American Woman: A Novel

In American Woman, Susan Choi assembles a fictionalized recasting of the notorious 1974 Patty Hearst kidnapping by the Symbionese Liberation Army. On this historical framework, Choi drapes a tale pulsing with immediacy, as we follow the aftermath of a violent shootout and life on the run.

Jenny Shimada, young Japanese-American woman, hides out in upstate New York, on the lam after bombing draft offices in California. Robert Frazer, a former acquaintance in the countercultural movement, finds Jenny and persuades her to aid three younger radical fugitives whom Frazer has smuggled across the country. One in particular, Pauline, the granddaughter of a wealthy newspaper magnate in San Francisco, shocked the nation by denouncing her family and espousing the views of her captors. Despite her initial misgivings, Jenny agrees to move into a secluded rural farmhouse with the fugitives, acting as a buffer between the cadre and the outside world, taking care of their needs while they write a book to fund, and further the aims of, the revolution.

_Supplied material:_
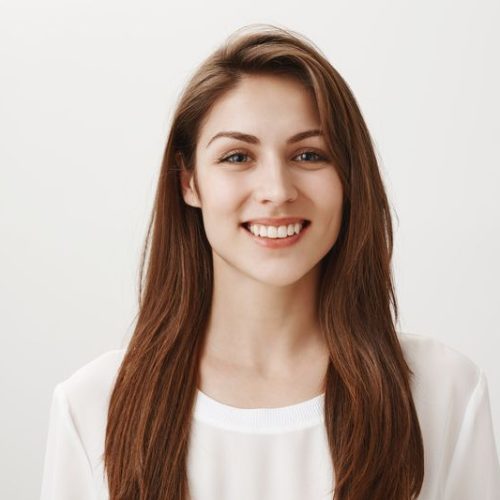 Girl is happy receive good feedback about her site. Portrait of attractive caucasian woman in white shirt smiling broadly, looking with satisfied expression at camera, feeling great after day in spa. Emotions concept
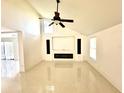 Spacious living room with high ceilings, tile flooring, and a modern fireplace at 2233 Springwood W Cir, Clearwater, FL 33763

_Questions on the material:_
1. From the book description, write out the text starting at "In American Woman, Susan" and ending at "on the run.".
2. Tell whether each statement agrees with the book description, answering yes or no and quoting the words that decide it: (a) Jenny Shimada is hiding in upstate New York. (b) Pauline's grandfather is a newspaper magnate in Los Angeles. (c) The fugitives write a book to fund the revolution.

_Your written answers:_
1.
In American Woman, Susan Choi assembles a fictionalized recasting of the notorious 1974 Patty Hearst kidnapping by the Symbionese Liberation Army. On this historical framework, Choi drapes a tale pulsing with immediacy, as we follow the aftermath of a violent shootout and life on the run.

2.
(a) Yes: "hides out in upstate New York"
(b) No: "the granddaughter of a wealthy newspaper magnate in San Francisco"
(c) Yes: "while they write a book to fund, and further the aims of, the revolution"